The former case could be a backup survival strategy, ensuring that more than one kind of protein can carry out the same critical function. But the latter case is especially interesting, says the research team, because it raises questions about why proteins with similar structures would play different roles. “It could be that among similar structures, something is causing an amino acid in one protein to play a more important functional role than it does in another protein,” says Douglas Renfrew, a research scientist at the CCB and another of the study’s lead authors.
Taken together, these findings offer critical insight across several areas. In harnessing powerful computational methods, the team identified hundreds of new protein structures representing a total of 148 novel protein folds. Some of these novel structures are predicted to bind carbohydrates, potentially suggesting a new mechanism for carbohydrate binding. Because the gut microbiome has been known to play a role in the breakdown of carbohydrates, discoveries like these could impact our understanding of how the microbiome influences human health.

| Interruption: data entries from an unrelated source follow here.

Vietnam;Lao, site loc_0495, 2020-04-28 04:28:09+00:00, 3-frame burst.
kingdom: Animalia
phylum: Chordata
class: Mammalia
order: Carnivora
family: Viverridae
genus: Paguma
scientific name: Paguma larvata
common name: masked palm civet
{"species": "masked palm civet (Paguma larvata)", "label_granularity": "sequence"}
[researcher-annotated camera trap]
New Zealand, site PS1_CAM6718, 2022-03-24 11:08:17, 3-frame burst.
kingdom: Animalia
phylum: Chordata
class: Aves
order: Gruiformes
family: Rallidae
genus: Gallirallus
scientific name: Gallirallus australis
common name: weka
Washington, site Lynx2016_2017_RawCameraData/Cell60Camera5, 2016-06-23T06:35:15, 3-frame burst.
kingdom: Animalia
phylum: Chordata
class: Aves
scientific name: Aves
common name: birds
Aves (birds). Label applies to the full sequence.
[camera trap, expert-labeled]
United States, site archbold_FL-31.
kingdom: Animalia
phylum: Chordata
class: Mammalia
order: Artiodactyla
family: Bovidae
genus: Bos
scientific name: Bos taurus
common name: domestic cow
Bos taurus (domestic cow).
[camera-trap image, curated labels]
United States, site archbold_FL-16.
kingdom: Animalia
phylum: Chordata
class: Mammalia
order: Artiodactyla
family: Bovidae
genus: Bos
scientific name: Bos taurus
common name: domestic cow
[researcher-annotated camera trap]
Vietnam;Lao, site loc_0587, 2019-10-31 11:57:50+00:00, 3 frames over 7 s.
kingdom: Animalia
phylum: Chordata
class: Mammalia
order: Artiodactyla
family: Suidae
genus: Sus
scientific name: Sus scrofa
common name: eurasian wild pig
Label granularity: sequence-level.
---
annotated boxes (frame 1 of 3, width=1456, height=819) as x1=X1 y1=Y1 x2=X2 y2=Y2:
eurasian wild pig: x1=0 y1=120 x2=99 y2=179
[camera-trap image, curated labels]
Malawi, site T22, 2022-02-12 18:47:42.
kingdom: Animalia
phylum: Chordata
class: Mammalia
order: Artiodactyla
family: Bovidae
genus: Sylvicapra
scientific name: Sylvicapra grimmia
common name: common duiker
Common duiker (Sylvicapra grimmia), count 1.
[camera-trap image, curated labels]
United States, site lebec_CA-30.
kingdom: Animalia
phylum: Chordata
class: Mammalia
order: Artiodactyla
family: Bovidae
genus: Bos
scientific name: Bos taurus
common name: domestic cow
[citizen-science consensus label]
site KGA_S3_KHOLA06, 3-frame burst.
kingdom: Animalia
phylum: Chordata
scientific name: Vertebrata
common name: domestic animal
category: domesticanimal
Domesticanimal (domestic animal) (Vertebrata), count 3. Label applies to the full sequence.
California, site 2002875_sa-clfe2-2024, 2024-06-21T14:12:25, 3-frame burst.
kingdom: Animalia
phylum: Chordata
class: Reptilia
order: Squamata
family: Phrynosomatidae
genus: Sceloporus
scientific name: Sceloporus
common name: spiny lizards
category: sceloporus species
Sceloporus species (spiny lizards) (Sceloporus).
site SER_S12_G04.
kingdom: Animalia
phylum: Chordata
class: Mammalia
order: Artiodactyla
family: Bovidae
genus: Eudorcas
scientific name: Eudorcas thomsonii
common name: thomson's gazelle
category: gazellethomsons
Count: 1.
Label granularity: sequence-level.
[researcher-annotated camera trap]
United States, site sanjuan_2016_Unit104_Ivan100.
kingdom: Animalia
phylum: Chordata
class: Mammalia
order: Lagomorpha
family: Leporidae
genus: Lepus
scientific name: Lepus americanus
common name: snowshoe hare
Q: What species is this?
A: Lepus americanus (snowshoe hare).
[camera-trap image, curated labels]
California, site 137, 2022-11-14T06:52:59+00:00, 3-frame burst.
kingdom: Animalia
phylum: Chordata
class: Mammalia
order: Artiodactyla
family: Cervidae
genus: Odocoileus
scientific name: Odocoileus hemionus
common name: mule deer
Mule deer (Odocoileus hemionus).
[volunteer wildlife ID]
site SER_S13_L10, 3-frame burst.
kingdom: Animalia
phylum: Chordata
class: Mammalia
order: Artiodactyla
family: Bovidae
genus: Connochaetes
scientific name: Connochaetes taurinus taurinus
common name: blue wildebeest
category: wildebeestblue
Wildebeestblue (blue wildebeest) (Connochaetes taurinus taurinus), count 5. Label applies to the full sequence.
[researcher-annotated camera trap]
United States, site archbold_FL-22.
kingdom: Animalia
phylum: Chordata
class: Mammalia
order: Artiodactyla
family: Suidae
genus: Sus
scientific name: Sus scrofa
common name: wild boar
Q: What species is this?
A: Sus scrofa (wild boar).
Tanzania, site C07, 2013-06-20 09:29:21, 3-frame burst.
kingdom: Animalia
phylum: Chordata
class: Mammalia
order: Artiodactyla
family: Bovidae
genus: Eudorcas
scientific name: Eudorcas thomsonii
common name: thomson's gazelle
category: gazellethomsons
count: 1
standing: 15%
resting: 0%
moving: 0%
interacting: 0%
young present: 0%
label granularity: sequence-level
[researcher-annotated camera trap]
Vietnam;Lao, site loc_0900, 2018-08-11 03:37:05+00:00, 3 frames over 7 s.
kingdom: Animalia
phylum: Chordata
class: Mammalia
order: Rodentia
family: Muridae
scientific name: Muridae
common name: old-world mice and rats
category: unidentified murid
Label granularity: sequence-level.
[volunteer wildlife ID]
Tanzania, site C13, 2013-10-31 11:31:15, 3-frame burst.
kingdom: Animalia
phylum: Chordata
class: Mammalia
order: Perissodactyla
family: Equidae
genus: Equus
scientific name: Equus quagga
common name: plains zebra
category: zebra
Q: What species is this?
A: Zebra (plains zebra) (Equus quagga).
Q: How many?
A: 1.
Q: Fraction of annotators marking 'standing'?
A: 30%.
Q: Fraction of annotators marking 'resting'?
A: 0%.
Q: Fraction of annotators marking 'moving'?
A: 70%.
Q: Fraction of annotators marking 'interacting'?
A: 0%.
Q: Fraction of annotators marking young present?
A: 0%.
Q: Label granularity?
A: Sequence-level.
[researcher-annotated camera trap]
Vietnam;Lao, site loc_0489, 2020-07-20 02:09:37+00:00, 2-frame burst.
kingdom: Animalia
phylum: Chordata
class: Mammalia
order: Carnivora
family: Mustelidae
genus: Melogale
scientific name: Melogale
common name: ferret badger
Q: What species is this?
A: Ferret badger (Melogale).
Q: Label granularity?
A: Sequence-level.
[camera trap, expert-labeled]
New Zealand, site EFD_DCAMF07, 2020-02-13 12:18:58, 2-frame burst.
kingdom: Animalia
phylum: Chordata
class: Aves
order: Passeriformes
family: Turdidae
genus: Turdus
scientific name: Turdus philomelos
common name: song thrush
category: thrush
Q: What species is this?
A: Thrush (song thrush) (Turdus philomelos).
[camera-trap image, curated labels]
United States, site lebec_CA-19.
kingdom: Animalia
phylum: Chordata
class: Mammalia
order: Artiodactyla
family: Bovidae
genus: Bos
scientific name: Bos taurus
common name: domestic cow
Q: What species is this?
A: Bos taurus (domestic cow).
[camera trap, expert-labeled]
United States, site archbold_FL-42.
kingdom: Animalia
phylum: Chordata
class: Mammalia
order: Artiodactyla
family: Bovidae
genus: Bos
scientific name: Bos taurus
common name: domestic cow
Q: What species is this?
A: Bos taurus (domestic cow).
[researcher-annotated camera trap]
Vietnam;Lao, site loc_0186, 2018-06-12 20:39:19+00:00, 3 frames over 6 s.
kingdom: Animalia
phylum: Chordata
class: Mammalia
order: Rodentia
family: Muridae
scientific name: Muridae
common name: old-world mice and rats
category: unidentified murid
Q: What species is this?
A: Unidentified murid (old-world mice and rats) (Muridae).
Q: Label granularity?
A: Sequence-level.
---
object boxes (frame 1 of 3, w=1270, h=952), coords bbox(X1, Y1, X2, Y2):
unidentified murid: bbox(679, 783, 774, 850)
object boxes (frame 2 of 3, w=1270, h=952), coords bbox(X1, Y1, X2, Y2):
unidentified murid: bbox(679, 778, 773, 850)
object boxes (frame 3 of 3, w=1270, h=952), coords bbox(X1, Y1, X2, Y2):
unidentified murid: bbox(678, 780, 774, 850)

“This work pushes the frontier in terms of protein structure and function,” says Jamie Morton, an investigator in the biostatistics and bioinformatics branch of the National Institute of Child Health and Human Development who was not involved in the study. “When you see the same structure and all the different roles it can play, this upends our intuition on the structure-function link.”
Going forward, the challenge will be to apply this new data repository to the inner workings of the microbiome, says Tomasz Kosciolek, a group leader in bioinformatics at the Małopolska Centre of Biotechnology at Jagiellonian University and a study co-author. “Until now, we have been talking about the microbiome in the same language one would use to describe the biodiversity of a rainforest,” Kosciolek says. “We hope to start talking about it in more mechanistic terms, like what molecules might amplify, inhibit or change certain biological processes.”
In addition, this work also offers a “sequence-structure-function computational pipeline that can get us closer to understanding how the microbiome influences human health,” says Tommi Vatanen, a study co-author and a former postdoctoral fellow at the Broad Institute who is now an Academy research fellow at the University of Helsinki.
“We hope the scientific community will come together and start to test, both experimentally and computationally, some of the structure-function relationships unearthed here,” Koehler Leman adds. “This will bring us closer to understanding which aspects of structure are most relevant for function and will broaden our view of this fundamental relationship in biology.”